Louis Guédet

Dimanche 9 juin 1918

6h soir  Rien. Des lettres auxquelles j’ai répondu. Une de Madame Mareschal me disant que Lutta lui avait annoncé que les 2 ouvriers qui étaient à Reims et qu’il avait envoyé 52 rue des Capucins pour opérer le sauvetage de ce qui restait comme mobilier, cave, vaisselle, n’avaient plus rien trouvé. Tout avait été pillé et bu, le reste brisé ! Et on ne fusillerait pas ces sauvages-là, après la Guerre ?!! Allons donc ! Il faudra une loi pour établir les responsabilités, les sanctions et rendre les officiers, même généraux, responsables personnellement de tout ce vandalisme ! Rien d’autre. Journée de chaleur torride ! Je suis toujours de plus en plus angoissé, et tous ces souvenirs passés me tuent. Oh ! plutôt la mort que de semblables souffrances et tortures morales ! D’autant que je n’ai rien à espérer ! Dans les réparations de toutes ces injustices ! Tout cela n’existe que dans les livres et l’esprit de ceux qui en jouissent !

Impressions, Louis Guédet, Notaire et Juge de Paix à Reims. Récits et impressions de guerre d'un civil rémois 1914-1919, journal retranscrit par François-Xavier Guédet son petit-fils

Cardinal Luçon

Dimanche 9 – Prêche aux Soldat à la Grand’messe. Reçu visite du Général Cadou qui m’apprend qu’une forte attaque allemande s’est produite entre Aubilly et Pargny : les Allemands voudraient s’emparer de Pargny, pour prendre de flanc en enfilade la Montagne de Reims.
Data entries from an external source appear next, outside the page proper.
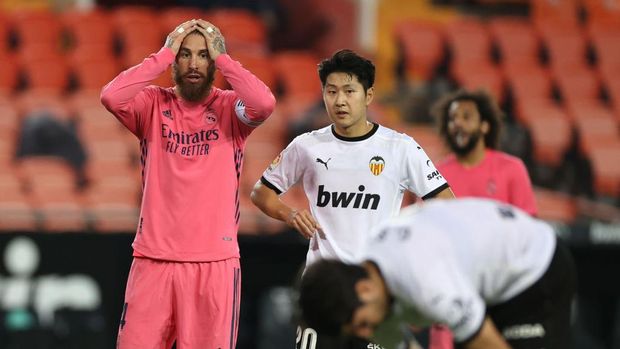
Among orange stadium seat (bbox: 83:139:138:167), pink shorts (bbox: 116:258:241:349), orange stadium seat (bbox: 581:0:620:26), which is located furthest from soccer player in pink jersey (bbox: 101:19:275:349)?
orange stadium seat (bbox: 581:0:620:26)

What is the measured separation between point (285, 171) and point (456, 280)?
218 cm

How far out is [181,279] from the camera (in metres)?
6.29

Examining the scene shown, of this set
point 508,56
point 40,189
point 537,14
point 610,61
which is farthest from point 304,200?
point 537,14

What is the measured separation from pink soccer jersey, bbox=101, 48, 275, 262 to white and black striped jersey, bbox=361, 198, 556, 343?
53.3 inches

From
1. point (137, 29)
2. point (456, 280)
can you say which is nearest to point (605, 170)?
point (137, 29)

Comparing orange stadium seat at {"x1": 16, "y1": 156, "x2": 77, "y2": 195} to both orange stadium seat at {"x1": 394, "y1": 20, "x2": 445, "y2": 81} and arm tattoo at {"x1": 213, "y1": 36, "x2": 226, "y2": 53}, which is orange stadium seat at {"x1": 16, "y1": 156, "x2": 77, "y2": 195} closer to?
orange stadium seat at {"x1": 394, "y1": 20, "x2": 445, "y2": 81}

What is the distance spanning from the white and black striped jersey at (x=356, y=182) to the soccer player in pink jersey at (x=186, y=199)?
0.40 meters

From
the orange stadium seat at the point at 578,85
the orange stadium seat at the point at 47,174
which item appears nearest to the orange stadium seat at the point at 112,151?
the orange stadium seat at the point at 47,174

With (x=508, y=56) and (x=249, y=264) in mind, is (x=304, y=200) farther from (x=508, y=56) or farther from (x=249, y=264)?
(x=508, y=56)

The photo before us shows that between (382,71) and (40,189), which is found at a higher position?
(382,71)

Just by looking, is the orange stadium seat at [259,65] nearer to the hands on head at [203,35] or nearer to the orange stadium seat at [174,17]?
the orange stadium seat at [174,17]

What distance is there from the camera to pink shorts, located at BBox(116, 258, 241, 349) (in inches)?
247

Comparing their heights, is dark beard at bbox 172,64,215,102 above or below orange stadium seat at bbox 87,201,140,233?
above

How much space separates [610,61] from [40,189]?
707 centimetres
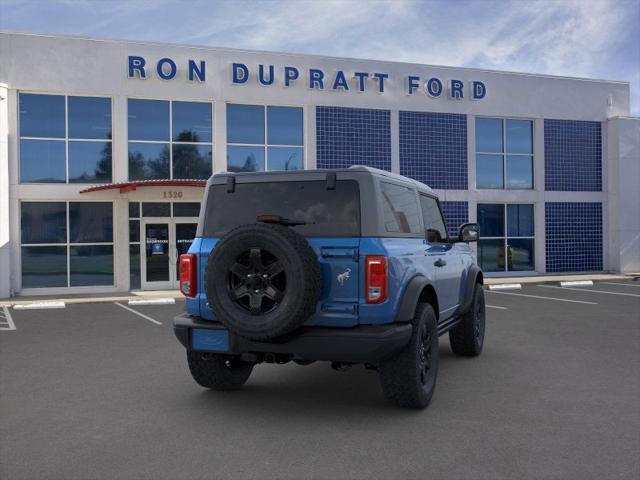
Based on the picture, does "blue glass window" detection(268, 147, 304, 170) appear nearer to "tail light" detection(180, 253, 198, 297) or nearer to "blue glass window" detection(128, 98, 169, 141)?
"blue glass window" detection(128, 98, 169, 141)

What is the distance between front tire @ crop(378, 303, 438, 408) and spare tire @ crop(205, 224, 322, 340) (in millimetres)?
914

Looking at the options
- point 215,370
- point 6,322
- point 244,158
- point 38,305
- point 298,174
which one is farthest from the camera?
point 244,158

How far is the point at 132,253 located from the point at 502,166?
41.8 feet

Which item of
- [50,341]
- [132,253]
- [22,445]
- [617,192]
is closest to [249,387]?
[22,445]

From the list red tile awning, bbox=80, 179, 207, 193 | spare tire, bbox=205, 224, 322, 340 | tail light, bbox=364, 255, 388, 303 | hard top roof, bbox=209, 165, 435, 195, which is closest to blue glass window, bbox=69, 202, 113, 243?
red tile awning, bbox=80, 179, 207, 193

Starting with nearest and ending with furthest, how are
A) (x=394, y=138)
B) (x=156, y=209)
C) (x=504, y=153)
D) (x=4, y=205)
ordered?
1. (x=4, y=205)
2. (x=156, y=209)
3. (x=394, y=138)
4. (x=504, y=153)

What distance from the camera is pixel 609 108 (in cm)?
2328

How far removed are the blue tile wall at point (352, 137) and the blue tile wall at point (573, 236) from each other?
6.63 metres

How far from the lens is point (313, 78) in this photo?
63.7 feet

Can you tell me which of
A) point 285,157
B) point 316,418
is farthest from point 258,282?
point 285,157

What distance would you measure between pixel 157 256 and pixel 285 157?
4845mm

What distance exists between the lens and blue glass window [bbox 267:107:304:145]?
1930cm

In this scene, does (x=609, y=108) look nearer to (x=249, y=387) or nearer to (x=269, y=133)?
(x=269, y=133)

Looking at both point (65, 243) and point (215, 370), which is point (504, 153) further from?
point (215, 370)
Ils n’ont pas réussi(3). Le 413 a reçu annonce de son départ. Visite du Général Feraud-Chanzy… à Arty et a pris part à la bataille de Fismes. Mgr Neveux est allé à Ay célébrer la fête du Sacré-Cœur…. Le Général Feraud(2) me dit qu’on défendra Reims 1° pour l’effet moral, 2° pour l’intérêt financier, 3° surtout comme base de rebondissement contre l’ennemi, si j’ai bien compris. Ca­nonnade active toute la nuit.

(1) La cote 240, qui domine Vrigny, change plusieurs fois de mains mais bloque finalement la poussée qui menaçait Ormes et Bezannes.
(2) En fait, le commandement envisage d’abandonner Reims pour reporter la ligne de défense sur la Montagne de Reims. C’est l’acharnement des généraux Petit et Mazillier qui empêchera cet abandon.
Cardinal Luçon dans son Journal de la Guerre 1914-1918, éd. par L’Académie Nationale de Reims – 1998 – TAR volume 173


Dimanche 9 juin

Grande activité d’artillerie au sud de L’Aisne, notamment dans la région de Faverolles.
An sud-est d’Ambleny, nous avons amélioré nos positions pendant la nuit.
Au sud de l’Ourcq, nos troupes, continuant leur pression, ont réalisé de nouveaux progrès. Nous avons porté nos lignes jusqu’aux abords ouest de Dammart, à l’est de Chezy et à plus d’un kilomètre au nord de Veuilly-la-Poterie.
Nous avons fait une cinquantaine de prisonniers. Plus au sud, l’ennemi a violemment attaqué à deux reprises nos positions sur le front Bouresches-le Thiolet. Nous avons brisé ses assauts en lui infligeant de lourdes pertes.
Nos alliés britanniques ont fait des prisonniers au cours d’un raid heureux aux environs d’Houthulst. Dans le secteur de Strazeele, leurs patrouilles ont infligé des pertes à l’ennemi et capturé une mitrailleuse.
Canonnade au nord d’Albert et au sud-est d’Arras.
Les aviateurs britanniques ont détruit quatorze avions allemands et contraint huit autres appareils à atterrir désemparés. Ils ont également détruit trois ballons d’observation. Ils ont jeté vingt-huit tonnes de bombes sur les gares de Valenciennes, le Cateau, Busigny et Saint-Quentin.
Le calme règne sur le front italien.